IWH figures for November: More bankruptcies, but no wave of insolvencies

Status: 08.12.2022 1:01 p.m

According to the Leibniz Institute for Economic Research, November saw the highest number of company bankruptcies this year. In a long-term comparison, however, the numbers are still low, according to the researchers.

According to the Leibniz Institute for Economic Research Halle (IWH), the number of company bankruptcies in Germany reached its highest level in the current year in November. Accordingly, there were 808 bankruptcies of partnerships and corporations in the past month, as the institute announced.

In October there were only 722. At the same time, the November number is 23 percent above the level of the same month last year. However, the current numbers are still low in a long-term comparison, according to the researchers.

There is no wave of bankruptcies

The IWH analysis shows that a good 9,000 jobs were affected in the largest ten percent of companies whose bankruptcy was reported in November. The number is thus significantly higher than the level of the past twelve months.

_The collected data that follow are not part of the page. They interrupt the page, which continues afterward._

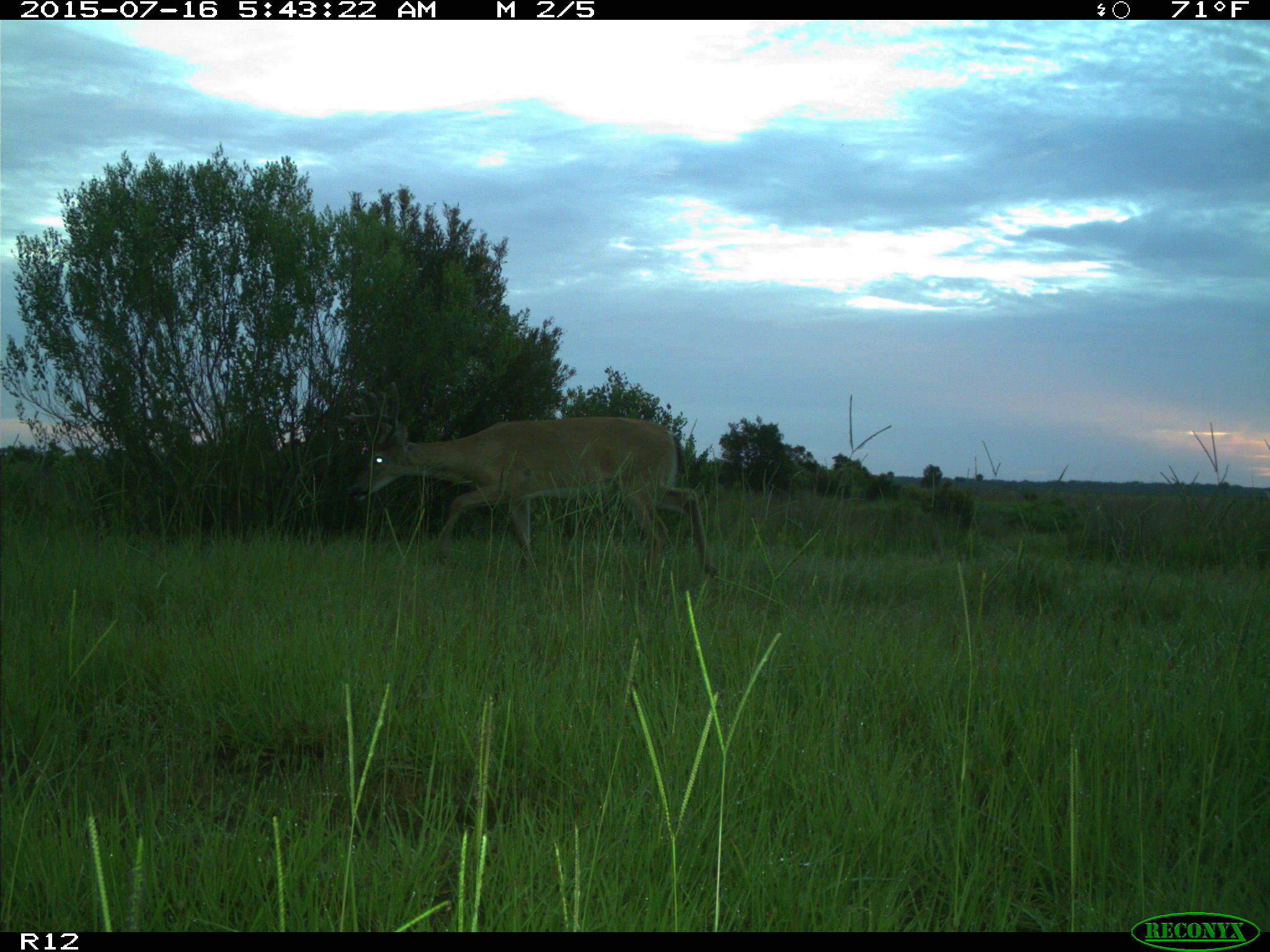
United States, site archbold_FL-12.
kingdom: Animalia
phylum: Chordata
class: Mammalia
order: Artiodactyla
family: Cervidae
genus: Odocoileus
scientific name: Odocoileus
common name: deer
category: unidentified deer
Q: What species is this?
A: Unidentified deer (deer) (Odocoileus).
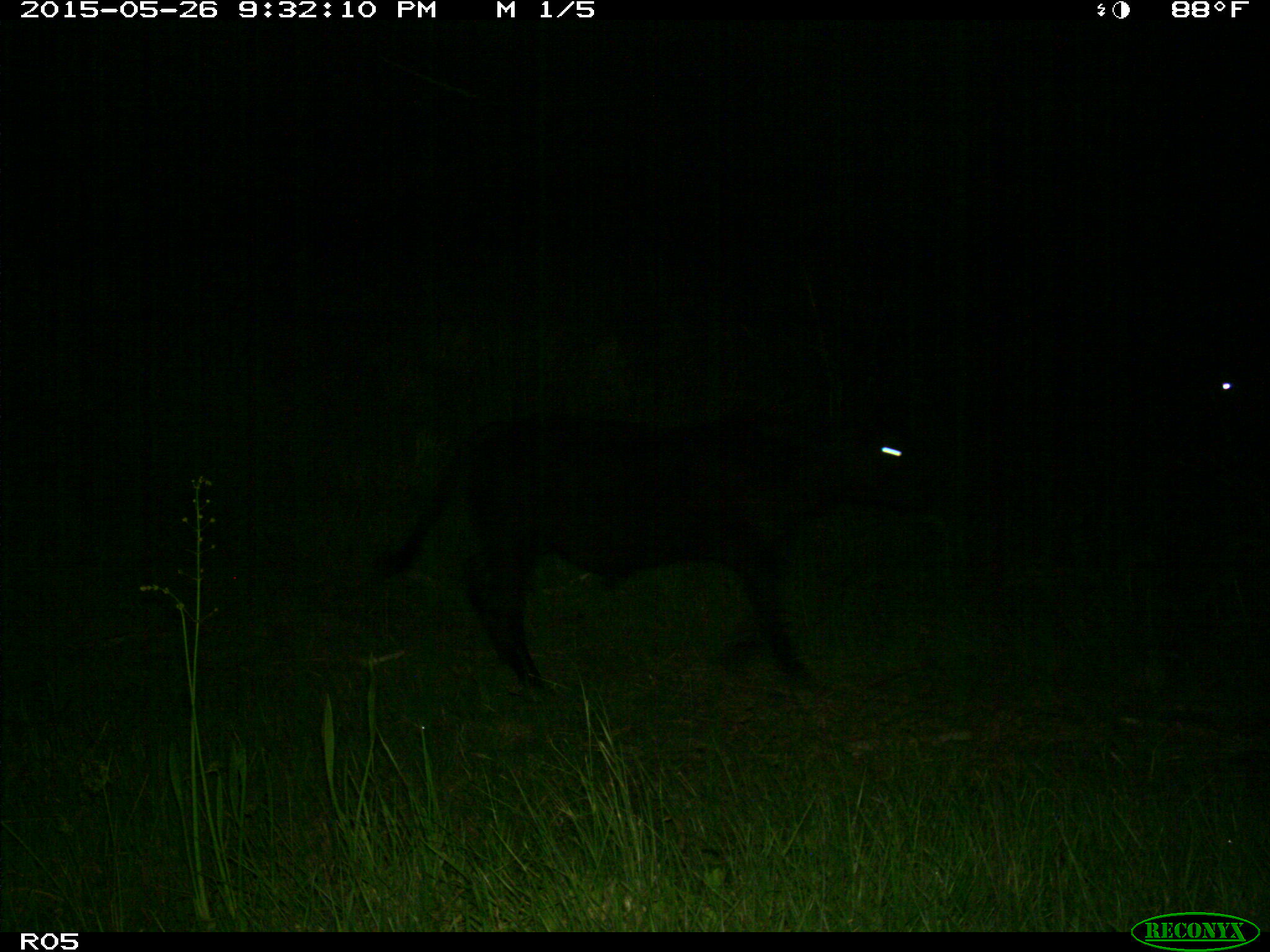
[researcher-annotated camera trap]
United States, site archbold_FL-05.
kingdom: Animalia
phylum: Chordata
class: Mammalia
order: Artiodactyla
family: Bovidae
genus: Bos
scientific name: Bos taurus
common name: domestic cow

So far, however, there has been no wave of bankruptcies. “So far, the insolvency figures have been developing more cautiously than many expected,” said IWH expert Steffen Müller. According to their own statements, the economic researchers had expected 900 bankruptcies in Germany in November.

Even with a view to the past, the insolvency situation is at a low level. According to official statistics, an average of 1,007 partnerships and corporations were reported insolvent in November between 2015 and 2019 – almost 200 more than now. For the next two months, Müller does not expect a drastic tightening either.

According to the IWH, the insolvency trend created by the researchers provides reliable findings on nationwide insolvency events much more quickly than the official statistics. For its analyses, the IWH evaluates the current insolvency notices from the German registry courts and links them to the balance sheet figures of the companies concerned.

High energy costs continue to cause uncertainty

High energy prices, scarce raw materials, supply chain problems, radical changes in consumer behavior and a shortage of workers are currently burdening companies in Germany. In addition to the prices of important production factors, wages and interest on loans are also rising due to inflation and the associated tighter monetary policy of the European Central Bank (ECB).

Several industry associations had recently warned of a wave of insolvencies due to the extreme increase in costs and called for government support. According to a survey by the industry association BDI from September, the high prices are a major challenge for 58 percent of companies, and for 34 percent it is a matter of livelihood.

According to the ZDH industry association, the economic situation is also coming to a head in the skilled trades. “In the trades, a wave of insolvencies is rolling towards us because of the energy crisis,” said ZDH President Hans Peter Wollseifer recently.